May is Mental Health Awareness Month and even though one in five Americans struggle with mental health, there is often still a negative stigma surrounding mental health. In reality, a mental health challenge is anything that affects thinking, emotions, behaviors, or mood. This can be anything from a bad day at work to the loss of a loved one and it is completely normal to struggle no matter how big or small. Every person’s mental health journey is different but here are five small changes that can help improve your mental health either during a tough time or as a daily practice.
1. Find things that bring you joy
Laughter and happiness have been proven to decrease stress and increase feelings of self-confidence.
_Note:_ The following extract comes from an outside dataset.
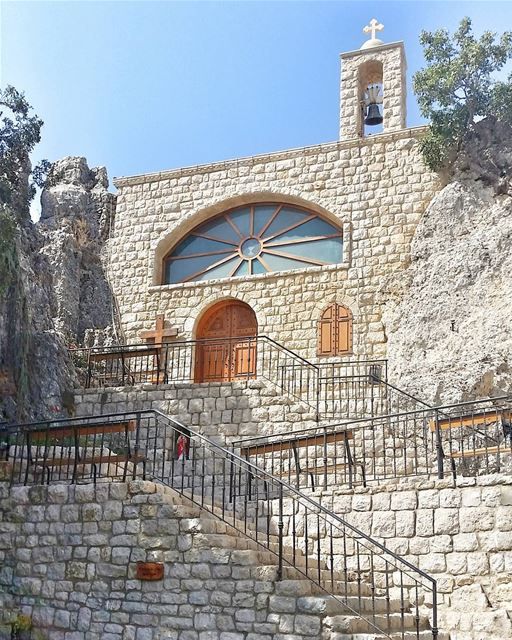 The True Church can never fail. For it is based upon a rock.⛪(2/2) ... (رعشين Raachine)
While this sounds simple, it can sometimes be harder than we think, so it can’t hurt to start developing finding joy as a daily practice.
As a first step, try to make a list of things that make you happy. This can be anything from calling a friend, taking a warm bath, cooking, reading a book, listening to music, going for a walk, etc. Keep this list somewhere that you can easily access and anytime you are struggling, pull out the list and choose to do something on it that feels good at that moment.
2. Connect with others
It is very common for us to want to isolate ourselves when we aren’t feeling great mentally, but in reality, this can make us feel even worse. Studies have shown that socializing not only helps overcome feelings of loneliness but it also helps sharpen memory and cognitive skills, increases your sense of happiness and well-being, and may even help you live longer.
Whether it is calling a family member, grabbing coffee with a friend, joining a gym or club, or doing volunteer work, try to find a way to connect with other like minded people. It’s good for your mental and physical health!
3. Practice Gratitude
Another way to avoid getting stuck in negative thinking is by focusing on feeling grateful for the good things in your life. Scientists studying positive psychology found that a one-time act of thoughtful gratitude produced an immediate 10% increase in happiness and 35% reduction in depressive symptoms. In addition, regular gratitude journaling has been shown to result in 5% to 15% increases in optimism and 25% increased sleep quality.
As a starting point, commit to making a list of three things you are grateful for every single day. If you need a little bit of guidance, there are a ton of great gratitude journals that will help guide your gratitude practice until you get the hang of it!
4. Move your body
Researchers found that a person has an average of 3.4 poor mental health days per month but among those who exercise, the number of poor mental health days dropped by more than 40 percent. In addition, being physically active can reduce stress and tension, improve your mood, and so much more.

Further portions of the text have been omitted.